Thanks to this, they can weave a new, fresh one without having to hunt when the old web is no longer suitable for this purpose. A beautiful example of recycling among animals. A similar mechanism occurs in shrimps, which eat their shell during molting.

Spiders are unable to bite their prey.

Most have a mouthpart equipped with a straw-like device that allows them to drink the dissolved tissues of their prey.

The excretory system of spiders is composed of iliac glands and Malpighian tubules.

They capture harmful metabolites from the hemolymph and direct them to the cloaca, from where they escape through the anus.

The vast majority of spiders reproduce sexually. Semen is not introduced into the female's body through the genitals, but stored in special containers located on the pedipalps.

Only after these containers are filled with sperm does the male set out to look for a partner. During copulation, they are introduced into the female's external genitalia called epigynum, where fertilization occurs. This process was observed already in 1678 by Martin Lister, an English physician and naturalist.

Female spiders can lay up to 3000 eggs.

They are often stored in silk cocoons that maintain appropriate humidity. Spider larvae undergo metamorphosis while still in the cocoons and leave them when they reach a mature body shape.

Males of some spider species have developed the ability to perform a very impressive courtship dance.

This feature is the domain of jumping spiders, which have very good eyesight. If the dance convinces the female, fertilization occurs, otherwise the male must look for another partner, less demanding of sophisticated cat movements.

A significant number of spiders experience cannibalism associated with the act of reproduction.

Most often, it is the male who falls victim to the female - usually during or after copulation. Cases where a male eats a female are extremely rare. There are species where in up to ⅔ of cases the male is eaten by the female. In turn, the roles are reversed among water spiders (Argyronetia aquatica), where males often eat smaller females and copulate with larger females. In Allocosa brasiliensis spiders, males eat older females whose reproductive abilities are no longer as good as those of younger ones.

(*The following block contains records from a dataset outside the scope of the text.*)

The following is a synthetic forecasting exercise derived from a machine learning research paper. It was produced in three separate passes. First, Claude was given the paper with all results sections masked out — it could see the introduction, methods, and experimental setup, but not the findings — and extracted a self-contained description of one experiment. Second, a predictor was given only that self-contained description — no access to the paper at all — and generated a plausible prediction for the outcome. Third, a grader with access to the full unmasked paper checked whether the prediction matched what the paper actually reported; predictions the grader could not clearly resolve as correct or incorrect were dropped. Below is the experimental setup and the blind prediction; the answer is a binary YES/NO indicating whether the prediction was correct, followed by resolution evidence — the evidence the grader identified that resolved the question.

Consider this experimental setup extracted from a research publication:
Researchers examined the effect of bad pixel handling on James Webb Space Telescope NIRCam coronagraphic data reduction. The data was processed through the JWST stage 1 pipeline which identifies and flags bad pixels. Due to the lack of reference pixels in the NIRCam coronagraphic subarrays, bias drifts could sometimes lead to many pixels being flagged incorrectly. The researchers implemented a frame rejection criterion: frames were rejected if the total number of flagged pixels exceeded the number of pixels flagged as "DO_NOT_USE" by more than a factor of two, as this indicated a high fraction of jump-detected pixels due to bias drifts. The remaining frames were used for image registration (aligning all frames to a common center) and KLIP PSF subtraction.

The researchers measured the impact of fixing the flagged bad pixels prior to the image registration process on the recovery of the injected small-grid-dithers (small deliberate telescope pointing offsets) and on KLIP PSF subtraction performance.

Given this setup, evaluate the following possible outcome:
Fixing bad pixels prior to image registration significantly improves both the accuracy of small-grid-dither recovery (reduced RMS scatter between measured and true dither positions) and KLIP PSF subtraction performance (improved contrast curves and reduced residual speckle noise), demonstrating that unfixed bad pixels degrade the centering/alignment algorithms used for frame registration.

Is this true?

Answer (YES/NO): YES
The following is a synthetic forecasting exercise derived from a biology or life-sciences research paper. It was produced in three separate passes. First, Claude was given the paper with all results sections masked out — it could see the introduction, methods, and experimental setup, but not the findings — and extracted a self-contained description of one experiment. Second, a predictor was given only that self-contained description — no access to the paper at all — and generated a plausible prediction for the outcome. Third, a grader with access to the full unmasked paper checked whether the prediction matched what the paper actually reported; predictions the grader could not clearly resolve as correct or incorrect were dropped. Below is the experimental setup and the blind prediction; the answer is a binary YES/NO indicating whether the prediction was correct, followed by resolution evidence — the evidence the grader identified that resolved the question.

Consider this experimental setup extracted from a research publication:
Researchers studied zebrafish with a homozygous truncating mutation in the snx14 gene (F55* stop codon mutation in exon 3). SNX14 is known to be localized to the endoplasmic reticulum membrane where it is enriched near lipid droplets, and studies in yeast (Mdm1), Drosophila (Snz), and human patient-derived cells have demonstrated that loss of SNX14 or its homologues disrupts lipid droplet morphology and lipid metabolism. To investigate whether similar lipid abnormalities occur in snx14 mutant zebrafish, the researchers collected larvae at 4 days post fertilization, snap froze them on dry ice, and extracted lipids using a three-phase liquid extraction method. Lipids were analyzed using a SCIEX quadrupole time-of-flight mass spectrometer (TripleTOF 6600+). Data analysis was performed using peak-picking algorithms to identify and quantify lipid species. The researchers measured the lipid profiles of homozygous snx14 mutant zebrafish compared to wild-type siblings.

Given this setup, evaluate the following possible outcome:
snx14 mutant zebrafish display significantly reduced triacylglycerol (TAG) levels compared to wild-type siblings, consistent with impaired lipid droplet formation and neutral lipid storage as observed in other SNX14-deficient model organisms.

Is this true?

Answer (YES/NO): NO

Cannibalism also occurs in newly hatched spiders.

These, in turn, eliminate the weakest siblings, thus gaining an advantage over others and giving themselves a greater chance of reaching adulthood.

Young spiders are by nature much more aggressive than mature ones. From a developmental point of view, this makes sense.

A spider that eats more food will grow larger as an adult. Therefore, we can hypothesize that the larger the spider we encounter (concerning representatives of its species), the more aggressive it is.